* WHAT IS REQUIRED:
In the records below, locate the line containing "Can you tell", then output that line and all later lines exactly, through the last one.

* RECORDS TO USE:

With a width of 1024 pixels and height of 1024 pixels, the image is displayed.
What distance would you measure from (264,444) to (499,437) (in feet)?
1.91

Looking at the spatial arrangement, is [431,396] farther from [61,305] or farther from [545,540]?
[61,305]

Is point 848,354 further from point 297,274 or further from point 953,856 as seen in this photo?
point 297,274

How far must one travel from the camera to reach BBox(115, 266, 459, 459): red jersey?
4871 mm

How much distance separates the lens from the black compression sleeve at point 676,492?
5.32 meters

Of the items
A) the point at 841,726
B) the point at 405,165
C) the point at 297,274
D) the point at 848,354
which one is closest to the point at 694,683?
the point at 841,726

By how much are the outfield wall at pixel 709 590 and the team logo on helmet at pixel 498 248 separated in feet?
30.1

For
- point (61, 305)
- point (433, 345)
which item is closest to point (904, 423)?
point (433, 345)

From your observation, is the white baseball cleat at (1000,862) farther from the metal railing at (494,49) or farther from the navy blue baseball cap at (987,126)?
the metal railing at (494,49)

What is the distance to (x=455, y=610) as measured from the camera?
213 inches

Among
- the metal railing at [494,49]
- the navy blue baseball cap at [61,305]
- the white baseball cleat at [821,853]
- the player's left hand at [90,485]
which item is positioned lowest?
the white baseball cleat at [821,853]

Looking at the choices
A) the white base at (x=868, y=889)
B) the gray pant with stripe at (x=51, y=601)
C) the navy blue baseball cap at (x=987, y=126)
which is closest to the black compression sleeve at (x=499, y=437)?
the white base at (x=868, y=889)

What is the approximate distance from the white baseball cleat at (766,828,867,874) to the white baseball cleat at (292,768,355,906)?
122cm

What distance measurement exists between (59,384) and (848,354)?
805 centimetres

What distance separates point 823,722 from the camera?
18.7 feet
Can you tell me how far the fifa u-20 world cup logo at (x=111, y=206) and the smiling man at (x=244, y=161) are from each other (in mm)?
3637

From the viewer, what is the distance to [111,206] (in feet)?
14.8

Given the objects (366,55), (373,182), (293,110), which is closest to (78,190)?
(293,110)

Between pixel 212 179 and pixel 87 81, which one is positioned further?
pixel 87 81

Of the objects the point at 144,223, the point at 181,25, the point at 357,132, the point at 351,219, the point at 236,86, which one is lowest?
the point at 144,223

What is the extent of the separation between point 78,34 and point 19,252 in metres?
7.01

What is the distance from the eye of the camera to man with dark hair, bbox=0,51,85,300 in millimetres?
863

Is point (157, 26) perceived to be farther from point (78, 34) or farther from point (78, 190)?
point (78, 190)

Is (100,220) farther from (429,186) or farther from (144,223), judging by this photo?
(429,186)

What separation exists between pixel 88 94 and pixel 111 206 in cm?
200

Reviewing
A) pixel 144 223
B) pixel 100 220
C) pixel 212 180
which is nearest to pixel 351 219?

* RESULT FOR THIS EXERCISE:
Can you tell me how far the fifa u-20 world cup logo at (x=111, y=206) and the smiling man at (x=244, y=161) are from each other (in mm)?
3637

From the viewer, what is the distance to [111,206] (in feet)?
14.8

Given the objects (366,55), (373,182), (293,110), which is closest to (78,190)?
(293,110)

Between pixel 212 179 and pixel 87 81, which one is positioned further?
pixel 87 81

Of the objects the point at 144,223, the point at 181,25, the point at 357,132, the point at 351,219, the point at 236,86, which one is lowest?
the point at 144,223

What is the extent of the separation between point 78,34 and point 19,252 in metres?
7.01

What is the distance from the eye of the camera to man with dark hair, bbox=0,51,85,300 in millimetres?
863

Is point (157, 26) perceived to be farther from point (78, 34) or farther from point (78, 190)?
point (78, 190)

Is (100,220) farther from (429,186) or farther from (144,223), judging by this photo?
(429,186)

What separation exists between pixel 88 94 and pixel 111 206 in cm?
200

Reviewing
A) pixel 144 223
B) pixel 100 220
C) pixel 212 180
which is nearest to pixel 351 219?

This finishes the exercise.